Wednesday, May 18, 2005

The True Outrage

A recent Newsweek article said that interrogators at the Guantanamo Bay detention facility had desecrated copies of the Quran—the Islamic holy book--in order to provoke detainees into disclosing information about terrorist activity. Muslims in several nations responded with violent protests and riots that have resulted in the deaths of at least 15 people. Even after Newsweek retracted this story because of insufficient evidence, the protests continue, and the Pakistani information minister chided Newsweek by saying, “Just an apology is not enough. They should think 101 times before publishing news that hurts hearts." Meanwhile, the top Muslim authority in Saudi Arabia condemned the alleged desecration and urged a full inquiry "to alleviate the sorrow that befell Muslims."

I agree that news media should be extremely careful about reporting such predictably inflammatory stories. They should not rush to publish these stories unless and until they are sure of their facts and sources. I don’t know why Newsweek printed a story that they later deemed unsupportable. Did they print a false story because they succumbed to the pressure of being first with the ‘big scoop’? Or did they print a true story that they later retracted because of government pressure?

But what’s more interesting to me is the Muslim reaction. Are Muslims justified in feeling so upset by this unconfirmed story that they rage and riot in the streets? If so, why? Is almighty Allah truly harmed if someone, and a non-believer at that, flushes a copy of the Quran down the toilet? If he is, how mighty a god is he? Is Islam truly harmed by this act? If so, how legitimate a religion is it? Are Muslims truly harmed by it? Does it undermine their faith in Islam or Allah? How so? If Allah is just as mighty, Islam just as legitimate, and a Muslim’s faith just as strong whether some non-believing American interrogator flushes or doesn’t flush a copy of the Quran down the toilet, why all the violent upset and outrage?

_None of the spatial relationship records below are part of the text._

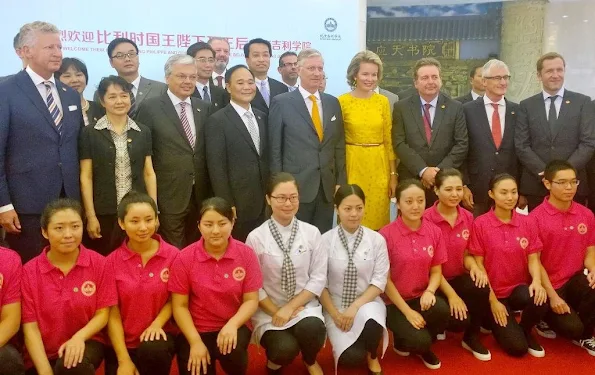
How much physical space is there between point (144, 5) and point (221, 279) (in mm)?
3026

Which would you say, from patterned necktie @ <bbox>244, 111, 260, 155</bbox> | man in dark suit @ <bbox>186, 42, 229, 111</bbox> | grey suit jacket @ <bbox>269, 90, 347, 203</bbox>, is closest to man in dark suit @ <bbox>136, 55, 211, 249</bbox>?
patterned necktie @ <bbox>244, 111, 260, 155</bbox>

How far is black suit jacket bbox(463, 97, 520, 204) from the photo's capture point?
3.61 meters

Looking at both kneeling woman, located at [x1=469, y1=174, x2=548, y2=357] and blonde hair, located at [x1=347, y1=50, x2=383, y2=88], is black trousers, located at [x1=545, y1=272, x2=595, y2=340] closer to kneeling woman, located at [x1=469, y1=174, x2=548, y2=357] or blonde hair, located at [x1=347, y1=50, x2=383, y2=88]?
kneeling woman, located at [x1=469, y1=174, x2=548, y2=357]

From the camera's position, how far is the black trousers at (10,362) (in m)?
2.19

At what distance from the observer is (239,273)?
256 centimetres

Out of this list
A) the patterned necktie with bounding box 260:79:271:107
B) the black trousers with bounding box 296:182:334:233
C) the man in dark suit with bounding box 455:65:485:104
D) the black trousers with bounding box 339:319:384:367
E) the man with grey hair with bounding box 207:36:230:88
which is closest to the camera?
the black trousers with bounding box 339:319:384:367

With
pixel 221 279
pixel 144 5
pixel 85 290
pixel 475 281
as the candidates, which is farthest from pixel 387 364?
pixel 144 5

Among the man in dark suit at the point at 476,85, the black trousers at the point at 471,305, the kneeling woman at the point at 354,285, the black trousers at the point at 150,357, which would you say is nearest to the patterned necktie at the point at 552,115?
the man in dark suit at the point at 476,85

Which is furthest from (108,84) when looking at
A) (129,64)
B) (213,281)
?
(213,281)

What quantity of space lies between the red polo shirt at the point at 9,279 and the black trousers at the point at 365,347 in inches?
55.3

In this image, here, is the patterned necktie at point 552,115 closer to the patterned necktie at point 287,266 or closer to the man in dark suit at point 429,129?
the man in dark suit at point 429,129

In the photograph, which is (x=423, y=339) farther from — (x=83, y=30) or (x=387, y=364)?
(x=83, y=30)

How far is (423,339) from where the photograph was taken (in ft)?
9.09

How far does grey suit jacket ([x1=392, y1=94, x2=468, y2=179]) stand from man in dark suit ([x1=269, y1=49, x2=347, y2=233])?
393 mm
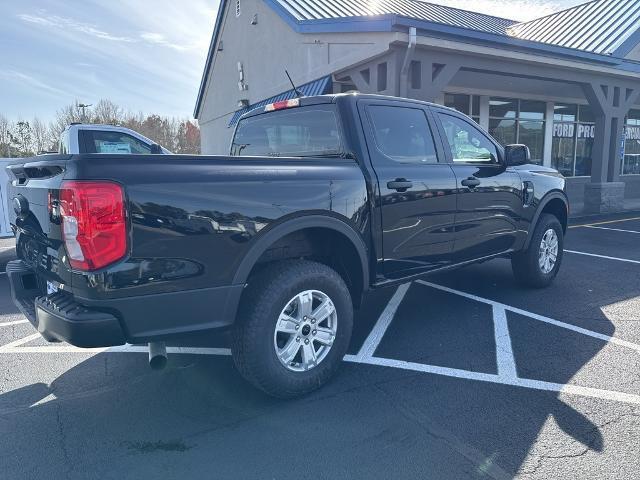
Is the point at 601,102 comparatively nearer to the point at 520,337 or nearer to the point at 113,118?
the point at 520,337

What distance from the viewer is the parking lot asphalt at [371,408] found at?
8.31 feet

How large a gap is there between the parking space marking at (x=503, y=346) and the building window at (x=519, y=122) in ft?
36.0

I might be accused of applying too much rational commonsense to something—religion—that is more a matter of the heart than of the mind. But it seems to me that religion in general and Islam in particular need to effect a wiser and more wholesome balance of head and heart than we see throughout the Middle East and much of the entire world.

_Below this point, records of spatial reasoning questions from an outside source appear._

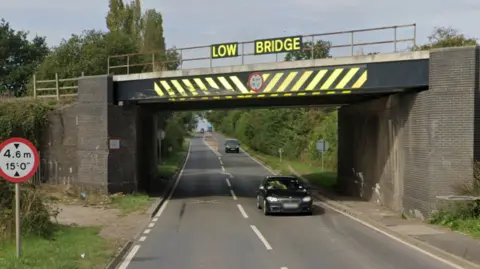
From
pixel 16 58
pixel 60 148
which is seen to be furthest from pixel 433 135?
pixel 16 58

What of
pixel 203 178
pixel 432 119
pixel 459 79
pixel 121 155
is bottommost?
pixel 203 178

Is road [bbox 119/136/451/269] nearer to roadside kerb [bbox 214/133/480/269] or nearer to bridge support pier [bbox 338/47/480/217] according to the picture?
roadside kerb [bbox 214/133/480/269]

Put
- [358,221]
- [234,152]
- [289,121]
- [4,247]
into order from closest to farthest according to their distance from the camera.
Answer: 1. [4,247]
2. [358,221]
3. [289,121]
4. [234,152]

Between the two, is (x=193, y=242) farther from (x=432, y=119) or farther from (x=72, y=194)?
(x=72, y=194)

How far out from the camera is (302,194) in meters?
19.6

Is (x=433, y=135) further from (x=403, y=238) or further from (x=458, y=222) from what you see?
(x=403, y=238)

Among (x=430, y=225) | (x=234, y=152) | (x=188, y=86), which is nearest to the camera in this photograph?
(x=430, y=225)

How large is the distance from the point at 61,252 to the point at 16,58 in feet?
194

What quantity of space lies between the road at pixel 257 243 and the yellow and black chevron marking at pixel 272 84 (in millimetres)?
4606

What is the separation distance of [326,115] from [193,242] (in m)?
37.8

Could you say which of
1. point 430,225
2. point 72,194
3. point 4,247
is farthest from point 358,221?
point 72,194

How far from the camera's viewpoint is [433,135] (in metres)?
16.6

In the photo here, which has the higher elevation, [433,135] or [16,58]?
[16,58]

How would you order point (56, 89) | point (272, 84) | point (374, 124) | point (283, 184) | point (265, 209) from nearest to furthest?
point (265, 209) < point (272, 84) < point (283, 184) < point (374, 124) < point (56, 89)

I’m not suggesting that religious people should never feel upset or even outraged. But it seems to me that they should feel far more upset and outraged over seeing human beings gleefully beheaded and blown to bloody shreds in the name of their god and faith than in seeing a book flushed down the toilet. A book can easily be replaced. A human life cannot. The interrogator’s alleged act reflects mainly on the weakness of his own character that it could be so lacking in regard and respect for another person’s faith and feelings. But a fatwah against the likes of Salman Rushdie, a brutal beheading of a journalist accompanied by joyful cries of “Allah O Akbar (God is great),” or the incineration of a bus filled with innocent schoolchildren is a far uglier reflection on the character of the person who carries it out or endorses it because it displays abject disregard, disrespect, and even hatred for the precious sacredness of a human life and for the redemptive capacity of that life. And what casts a religion in a worse light—flushing a copy of its bible down the toilet or barbarously murdering people and celebrating these murders in its and its god’s name? How many turn away from or even condemn religion in general and Islam in particular over the former compared to the latter?

Many Muslims need to grow up. Many Jews, Christians, Hindus, Buddhists, Taoists, and people of other faiths also need to grow up and value love, compassion, and respect for all humankind more than they do printing on paper and blind adherence to dogma. Until then, they limit themselves and dishonor their faith in the eyes of growing numbers of people such as myself. In today’s world, the greatest enemy to any faith is not the scornful non-believer, but the violently fanatical ‘defender of the faith.’